Sie rang nach Worten. Sie wurde sehend: der Zusammenhang der Dinge zeigte sein vernichtendes Antlitz. Ihre eisigen Hände umfaßten die seinen. Sie hielt ihn fest mit ihren gespenstischen Augen.

»Und sie da – die Tote . . .?! – Wer war sie . . .?!«

»Das Weib meines Freundes.«

»Heiking . . .?!« schrie sie auf.

Ihre Stimme flatterte wie ein losgerissenes Segel.

»Ja.«

Ihr Haupt sank nach vorne.

Aber dann ein Aufschrei, als wäre sie hinterrücks von einem Messer getroffen.

»Mein Gott und mein Heiland!«

Mit hellem Gelächter, ihr Haar über die Brust zerrend, flüchtete sie in eine Ecke des Zimmers. Kreidig schimmerte ihr Gesicht aus den goldenen Strähnen. Im Entsetzen war es auf ihn gerichtet.

Er stand wie gelähmt.

Nur drei Herzschläge hindurch.

»Anna-Maria . . .

Mit einem mächtigen Satz war er bei ihr.

Dieser Wandel in ihr. – Er begriff nicht. Er zermarterte sein Hirn. Es war alles so plötzlich gekommen.
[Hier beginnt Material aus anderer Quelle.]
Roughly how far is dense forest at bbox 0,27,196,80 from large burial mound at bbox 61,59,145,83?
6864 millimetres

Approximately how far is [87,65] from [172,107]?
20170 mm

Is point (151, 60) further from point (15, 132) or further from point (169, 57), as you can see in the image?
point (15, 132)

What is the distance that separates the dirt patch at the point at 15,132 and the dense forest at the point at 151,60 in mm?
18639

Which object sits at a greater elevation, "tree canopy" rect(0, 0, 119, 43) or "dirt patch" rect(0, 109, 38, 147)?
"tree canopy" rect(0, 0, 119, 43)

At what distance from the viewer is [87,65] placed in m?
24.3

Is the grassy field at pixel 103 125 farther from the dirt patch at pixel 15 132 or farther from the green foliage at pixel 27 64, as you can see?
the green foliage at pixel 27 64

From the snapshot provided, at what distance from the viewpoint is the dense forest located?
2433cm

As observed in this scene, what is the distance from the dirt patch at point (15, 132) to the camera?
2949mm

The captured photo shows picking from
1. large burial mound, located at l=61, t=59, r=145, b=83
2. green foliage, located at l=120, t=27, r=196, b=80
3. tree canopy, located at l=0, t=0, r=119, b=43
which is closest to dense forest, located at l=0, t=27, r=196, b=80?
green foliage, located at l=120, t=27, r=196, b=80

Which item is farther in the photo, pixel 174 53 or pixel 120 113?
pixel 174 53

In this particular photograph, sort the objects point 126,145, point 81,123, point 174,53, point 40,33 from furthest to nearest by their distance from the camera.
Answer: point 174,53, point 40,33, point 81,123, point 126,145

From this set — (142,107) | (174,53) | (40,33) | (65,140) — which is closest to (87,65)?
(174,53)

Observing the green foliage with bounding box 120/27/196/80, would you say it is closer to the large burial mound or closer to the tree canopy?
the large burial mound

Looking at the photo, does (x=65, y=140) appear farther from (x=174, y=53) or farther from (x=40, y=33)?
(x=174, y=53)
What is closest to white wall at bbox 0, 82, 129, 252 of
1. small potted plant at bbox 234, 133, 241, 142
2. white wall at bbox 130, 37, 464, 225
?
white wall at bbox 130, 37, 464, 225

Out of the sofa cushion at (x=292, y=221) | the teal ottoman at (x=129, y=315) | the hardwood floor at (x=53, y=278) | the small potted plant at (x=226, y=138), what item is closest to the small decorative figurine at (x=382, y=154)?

Das Weib mit dem Tierkörper regte sich wieder.

»Geliebte, Einzige . . .

Leidenschaftlich stieß sie ihn zurück.

»Ich bin doch kein Narr!« sagte er bitter.

Er drang auf sie ein.

»Rühre mich nicht an!« schrie sie gellend. »Was willst du?! – Ich gehöre dir nicht! – Du hast kein Recht auf mich! – Die tote Maria . . .! – Die Faraglioni . . .! – Heiliger Gott, ich bin deiner nicht würdig!«

Es war ein wütendes Bestreben in ihr, aus seiner Nähe zu kommen.

Sie zeigte auf die blutroten Rosen, die am Boden lagen.

»Das sind Sterbeblumen geworden.«

»Geliebte . . .

»Niemals . . .

Mit beiden Händen griff sie ins Leere. Sie drohte niederzusinken, aber, von seinen Armen umfangen, sank sie an seine Brust tastete sie nach seinem Herzen und weinte bitterlich.

Das brachte Erlösung.

Sein Mund ruhte auf ihrem duftigen Scheitel.

Ein unsäglicher Schmerz verschönte ihr Antlitz.

»Geh nicht,« flüsterte sie wie eine Sterbende. »Jetzt nicht . . . erbarme dich meiner . . . ich muß dir doch erst von der toten Maria und von mir . . . Und wenn ich dir alles gesagt habe, dann kommt das Vergessen und – der Tod.«

Sie sprach nicht weiter. Ein immer stärker werdendes Dunkel legte sich um ihre kranken Sinne und webte Schleier um Schleier. Die Außenwelt war gestorben für sie. Nur wie das Rauschen des fernen deutschen Waldes klang es in ihre Traumwelt hinein.

Sie horchte darauf.

»Weißt du, daß ich bei dir bin?« fragte er zärtlich.

Sie gab keine Antwort.

»Mein Weib, mein alles . . .

Sie hörte ihn nicht mehr.

Immer näher kam das Brausen und Rauschen.

Da ging leise die Türe.

Erasmus trat ins Zimmer.

Ein schmerzlicher Zug flog über sein Antlitz. Er sah, was sich begeben hatte und was kommen mußte. Er wollte doch selber . . .

Er gab Behrend ein stummes Zeichen, und dieser verstand ihn.

In stiller Milde war er näher getreten und nahm seine Tochter aus dem Arm des Geliebten.

Er sah: hier stand ein armes Menschenherz vor einem Geständnis – und konnte das Geständnis nicht finden.

»Und Sie reisen noch heute?« fragte er mit gedämpfter Stimme.

»Heute nicht mehr,« kam es von gepreßten Lippen.

»Dann möchte ich um eine Unterredung bitten – später, wenn sie sich beruhigt hat, wenn alles vorüber ist. Es ist besser so. Ich bin Ihnen Aufklärung schuldig. Wollen Sie?«

Hans Behrend nickte wie ein im Traum Befangener.

»Heute ums Abendläuten auf der Priesterkoppel – wo wir allein sind . . .

»Ja,« sagte Hans Behrend.

Ihm war das Herz zum Zerspringen.

Dann ging er.

Als er das Zimmer verließ, schlug sie die Blicke auf und versuchte, ihm die Arme entgegenzustrecken.

»Hans!« rief sie schluchzend, »geh nicht fort. Ich muß ja – ich muß ja . . . Habe doch Erbarmen mit mir!«

»Er kommt wieder,« sagte Erasmus van Dornick.